* Excerpt
BEGIN

= Globe Unity Orchestra =

Free jazz ensemble

The Globe Unity Orchestra is a free jazz ensemble.

Globe Unity was formed in autumn 1966 with a commission received by Alexander von Schlippenbach from the Berlin Jazz Festival. It had its debut at the Berliner Philharmonie on 3 November combining Gunter Hampel's quartet with Manfred Schoof' s quintet and Peter Brötzmann's trio: Hampel (bcl, fl); Willem Breuker (bs, ss); Schoof (tp) with Gerd Dudek (ts); Alexander von Schlippenbach (p); Buschi Niebergall (b) and Jaki Liebezeit (d) on one side, Brötzmann (saxophones), Peter Kowald (b, tuba), Sven-Åke Johansson (d) on the other.

END

* Exercise instructions
1. In the Globe Unity Orchestra text, in which venue did the ensemble make its debut?
2. Echo the stretch of the Globe Unity Orchestra text from "The Globe Unity" through "on the other.", word for word.

* Entries supplied
BEGIN

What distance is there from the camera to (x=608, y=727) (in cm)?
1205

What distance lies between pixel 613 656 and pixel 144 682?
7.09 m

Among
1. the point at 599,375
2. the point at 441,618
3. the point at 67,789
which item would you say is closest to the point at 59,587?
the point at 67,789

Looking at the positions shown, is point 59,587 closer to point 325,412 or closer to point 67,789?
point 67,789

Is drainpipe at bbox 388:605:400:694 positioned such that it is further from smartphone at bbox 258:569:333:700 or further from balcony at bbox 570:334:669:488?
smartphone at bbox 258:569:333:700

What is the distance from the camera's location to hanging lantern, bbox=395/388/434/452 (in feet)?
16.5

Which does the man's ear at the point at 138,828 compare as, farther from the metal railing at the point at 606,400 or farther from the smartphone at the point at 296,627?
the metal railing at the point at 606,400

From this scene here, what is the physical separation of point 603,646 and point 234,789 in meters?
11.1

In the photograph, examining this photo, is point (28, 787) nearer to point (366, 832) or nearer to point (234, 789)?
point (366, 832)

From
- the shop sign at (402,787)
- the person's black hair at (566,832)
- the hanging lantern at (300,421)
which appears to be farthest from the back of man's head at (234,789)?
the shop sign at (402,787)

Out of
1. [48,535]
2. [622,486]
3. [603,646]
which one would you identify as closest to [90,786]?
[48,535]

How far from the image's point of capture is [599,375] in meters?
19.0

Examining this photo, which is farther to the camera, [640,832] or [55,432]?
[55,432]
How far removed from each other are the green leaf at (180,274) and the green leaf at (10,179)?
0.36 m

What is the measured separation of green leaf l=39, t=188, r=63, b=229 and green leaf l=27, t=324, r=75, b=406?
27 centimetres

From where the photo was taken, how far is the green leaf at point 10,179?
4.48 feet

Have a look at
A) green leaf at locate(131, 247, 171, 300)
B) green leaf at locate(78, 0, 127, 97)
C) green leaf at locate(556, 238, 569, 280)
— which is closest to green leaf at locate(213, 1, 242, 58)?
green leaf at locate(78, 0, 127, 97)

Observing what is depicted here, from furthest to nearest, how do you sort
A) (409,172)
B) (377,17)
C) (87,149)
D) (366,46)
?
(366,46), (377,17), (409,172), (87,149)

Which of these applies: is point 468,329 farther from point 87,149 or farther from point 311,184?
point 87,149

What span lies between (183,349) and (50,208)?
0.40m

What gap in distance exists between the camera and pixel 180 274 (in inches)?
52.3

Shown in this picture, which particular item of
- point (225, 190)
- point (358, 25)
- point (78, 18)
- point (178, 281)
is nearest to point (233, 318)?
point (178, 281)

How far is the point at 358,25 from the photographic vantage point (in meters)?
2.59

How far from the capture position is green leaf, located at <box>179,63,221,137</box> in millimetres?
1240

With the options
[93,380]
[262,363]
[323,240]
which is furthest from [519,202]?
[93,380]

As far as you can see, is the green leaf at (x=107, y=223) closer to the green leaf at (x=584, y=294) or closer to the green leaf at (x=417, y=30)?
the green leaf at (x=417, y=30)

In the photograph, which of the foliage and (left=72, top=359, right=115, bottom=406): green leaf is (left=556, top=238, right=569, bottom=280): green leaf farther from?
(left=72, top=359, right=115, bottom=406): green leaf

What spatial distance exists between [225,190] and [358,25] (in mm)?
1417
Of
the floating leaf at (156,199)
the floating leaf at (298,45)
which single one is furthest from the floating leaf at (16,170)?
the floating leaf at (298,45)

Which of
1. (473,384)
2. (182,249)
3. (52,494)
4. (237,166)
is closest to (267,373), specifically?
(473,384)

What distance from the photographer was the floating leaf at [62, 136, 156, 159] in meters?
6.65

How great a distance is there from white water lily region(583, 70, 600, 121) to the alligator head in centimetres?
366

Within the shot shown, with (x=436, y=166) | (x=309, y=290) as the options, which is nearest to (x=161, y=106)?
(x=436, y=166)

END

* Results
1. The Berliner Philharmonie.

2.
The Globe Unity Orchestra is a free jazz ensemble.

Globe Unity was formed in autumn 1966 with a commission received by Alexander von Schlippenbach from the Berlin Jazz Festival. It had its debut at the Berliner Philharmonie on 3 November combining Gunter Hampel's quartet with Manfred Schoof' s quintet and Peter Brötzmann's trio: Hampel (bcl, fl); Willem Breuker (bs, ss); Schoof (tp) with Gerd Dudek (ts); Alexander von Schlippenbach (p); Buschi Niebergall (b) and Jaki Liebezeit (d) on one side, Brötzmann (saxophones), Peter Kowald (b, tuba), Sven-Åke Johansson (d) on the other.